Miguel Ferrer, the character and voice actor who appeared in shows including “NCIS: Los Angeles” and “Crossing Jordan,” and films such as “RoboCop” and “Iron Man 3,” died on Thursday of throat cancer. He was 61.
Ferrer was the son of top 1950s singer Rosemary Clooney and actor Jose Ferrer, and first cousin to George Clooney. He appeared on “NCIS: Los Angeles” for seven seasons.
George Clooney said Ferrer “made the world brighter and funnier” in a statement obtained by Variety.
“Today history will mark giant changes in our world, and lost to most will be that on the same day Miguel Ferrer lost his battle to throat cancer. But not lost to his family,” Clooney wrote. “Miguel made the world brighter and funnier, and his passing is felt so deeply in our family that events of the day, (monumental events), pale in comparison. We love you Miguel. We always will.”

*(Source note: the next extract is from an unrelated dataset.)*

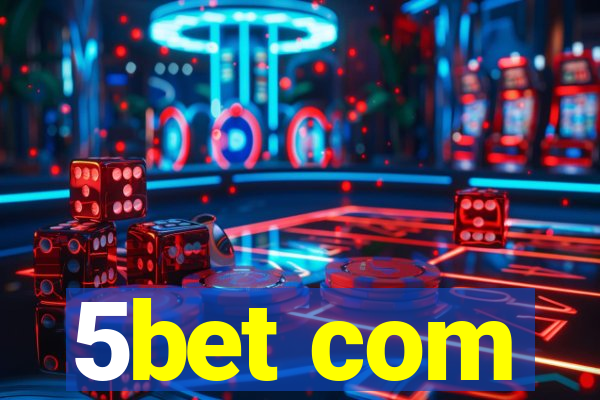 5bet com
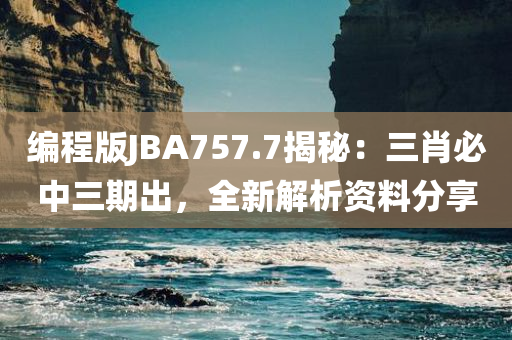 编程版JBA757.7揭秘：三肖必中三期出，全新解析资料分享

“NCIS: Los Angeles” showrunner R. Scott Gemmill said in a statement, “Today, ‘NCIS: Los Angeles’ lost a beloved family member. Miguel was a man of tremendous talent who had a powerful dramatic presence on screen, a wicked sense of humor, and a huge heart.”
He also appeared on the original “Twin Peaks” TV series and will reprise his role as FBI pathologist Albert Rosenfield in Showtime’s upcoming “Twin Peaks” reboot.
His TV roles included “Shannon’s Deal,” “Broken Badges,” “Crossing Jordan,” “Bionic Woman,” and “Desperate Housewives.” He also provided voices for films, TV shows, and videogames, including “Mulan,” “Superman: The Animated Series,” “Robot Chicken,” “American Dad!,” “The Spectacular Spider-Man,” and the “Halo 3” videogame. On film, he also appeared in the 2004 “The Manchurian Candidate,” “Sunshine State,” “Hard Ride to Hell,” and “Mr. Magoo.”
Born in Santa Monica, Calif., he started out as a studio musician, touring with his mother and Bing Crosby, and recording with Keith Moon of The Who, before moving into television and film.
Among his early appearances were playing his father’s younger self on “Magnum P.I.” and portraying an Excelsior helm officer in “Star Trek III: The Search for Spock.” In “Robocop,” he played corporate executive and villain Bob Morton, a type he would return to frequently in roles such as an engineer in “DeepStar Six,” in “Hot Shots! Part Deux,” in the mini-series “The Stand,” and as a drug informant in “Traffic.”
He is survived by his wife, Lori; sons, Lukas and Rafi; and several brothers and sisters.